Basically, this means that OSHA requires landscaping companies to have an HCP when, over an 8-hour shift, the average worker exposure to noise is 85 dBA or above. The term dBA is just a way to express loudness that accounts for how the human ear works, and as a rule of thumb, workers typically have to shout to be heard in 85-dBA environments, like when a snow blower or gas-powered lawnmower is being used.

Hearing conservation program elements and best practices

Noise exposure monitoringdosimetry

The primary instrument for determining worker exposure to noise (and if you need to have an HCP) is a dosimeter. Using a dosimeter is relatively straightforward, but there are some best practices to be aware of. First, the dosimeter must be set according to the following OSHA criteria:

  • Exchange rate: 5 dB;
  • Frequency weighting: A;
  • Response: slow; and
  • Criterion and threshold levels: 80 dBA.

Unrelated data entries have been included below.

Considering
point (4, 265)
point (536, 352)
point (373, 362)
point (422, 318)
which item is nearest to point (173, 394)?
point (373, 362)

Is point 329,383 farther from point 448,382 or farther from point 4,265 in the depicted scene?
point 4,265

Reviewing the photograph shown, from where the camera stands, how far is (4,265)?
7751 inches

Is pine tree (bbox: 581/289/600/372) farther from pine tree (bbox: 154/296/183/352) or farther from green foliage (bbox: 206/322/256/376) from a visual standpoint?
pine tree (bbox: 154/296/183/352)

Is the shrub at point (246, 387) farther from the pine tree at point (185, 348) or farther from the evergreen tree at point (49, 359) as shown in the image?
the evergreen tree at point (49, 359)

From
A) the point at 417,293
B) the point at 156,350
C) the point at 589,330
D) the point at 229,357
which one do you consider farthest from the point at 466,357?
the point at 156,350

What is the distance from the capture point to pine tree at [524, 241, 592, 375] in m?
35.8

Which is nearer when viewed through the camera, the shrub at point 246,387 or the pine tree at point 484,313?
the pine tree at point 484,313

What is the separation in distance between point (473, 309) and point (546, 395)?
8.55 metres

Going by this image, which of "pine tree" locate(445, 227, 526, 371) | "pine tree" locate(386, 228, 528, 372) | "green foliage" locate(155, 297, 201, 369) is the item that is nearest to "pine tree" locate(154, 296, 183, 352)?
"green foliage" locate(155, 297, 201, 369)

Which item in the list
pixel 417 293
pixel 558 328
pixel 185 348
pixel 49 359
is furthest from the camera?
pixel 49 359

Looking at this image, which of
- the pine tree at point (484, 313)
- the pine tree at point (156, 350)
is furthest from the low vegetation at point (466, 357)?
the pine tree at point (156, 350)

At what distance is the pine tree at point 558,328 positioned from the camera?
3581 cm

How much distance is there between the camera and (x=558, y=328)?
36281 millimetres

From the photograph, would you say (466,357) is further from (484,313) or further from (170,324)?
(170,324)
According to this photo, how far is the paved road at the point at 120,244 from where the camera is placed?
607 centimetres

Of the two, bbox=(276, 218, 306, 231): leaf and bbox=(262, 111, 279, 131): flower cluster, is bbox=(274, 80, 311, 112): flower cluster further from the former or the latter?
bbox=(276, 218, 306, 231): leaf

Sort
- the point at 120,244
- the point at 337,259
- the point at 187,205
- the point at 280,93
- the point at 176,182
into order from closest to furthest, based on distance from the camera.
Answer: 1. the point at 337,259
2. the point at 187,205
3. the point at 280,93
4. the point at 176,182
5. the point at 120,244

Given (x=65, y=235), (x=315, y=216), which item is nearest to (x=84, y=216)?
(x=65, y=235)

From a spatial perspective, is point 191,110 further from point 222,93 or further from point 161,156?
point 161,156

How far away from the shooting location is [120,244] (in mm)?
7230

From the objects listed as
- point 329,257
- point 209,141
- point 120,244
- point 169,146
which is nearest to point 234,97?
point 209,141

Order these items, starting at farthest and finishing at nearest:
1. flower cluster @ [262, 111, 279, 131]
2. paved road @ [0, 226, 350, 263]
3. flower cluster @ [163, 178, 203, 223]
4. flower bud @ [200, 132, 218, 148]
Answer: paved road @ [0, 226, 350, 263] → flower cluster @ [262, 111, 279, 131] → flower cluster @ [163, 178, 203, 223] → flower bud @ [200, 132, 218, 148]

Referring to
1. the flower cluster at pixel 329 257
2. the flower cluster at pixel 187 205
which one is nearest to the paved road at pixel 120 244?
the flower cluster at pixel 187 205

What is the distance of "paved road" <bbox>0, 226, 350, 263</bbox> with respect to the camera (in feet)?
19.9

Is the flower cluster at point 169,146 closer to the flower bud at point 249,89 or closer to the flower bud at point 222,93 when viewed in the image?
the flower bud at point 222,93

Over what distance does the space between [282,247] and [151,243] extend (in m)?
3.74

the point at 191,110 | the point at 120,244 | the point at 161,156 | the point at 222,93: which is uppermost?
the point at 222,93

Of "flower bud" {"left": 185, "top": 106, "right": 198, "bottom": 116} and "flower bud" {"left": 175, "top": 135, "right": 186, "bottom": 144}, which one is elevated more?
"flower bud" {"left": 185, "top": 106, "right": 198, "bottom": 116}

Furthermore, in addition to yearly dosimeter calibration, dosimeters must be field-calibrated before and after measurements are taken. If you have never used a dosimeter before, there is no reason to be intimidated. Procedures can be found on the OSHA website, and following the manufacturer’s directions for your dosimeter should make the whole process relatively easy.

Noise exposure monitoringsound level measurements

If you don’t have a noise dosimeter available, you at least need a sound level meter (SLM). In addition to providing landscaping professionals a rough estimate of workers’ noise doses, SLMs can help determine which noisy equipment is responsible, as well as resulting community noise levels. Settings and calibration procedures for SLMs are similar to those for dosimeters outlined above. Even better, basic guidance for using SLMs can be found here and in the manufacturer’s instructions. Perhaps the best news is that a user-friendly, mobile SLM app from the National Institute for Occupational Safety and Health (NIOSH) has made sound measurements more accessible than ever (plus the app is free!). The NIOSH SLM app is designed specifically for the iPhone—details can be found on the NIOSH website and the NIOSH blog, “So How Accurate Are These Smartphone Sound Measurement Apps?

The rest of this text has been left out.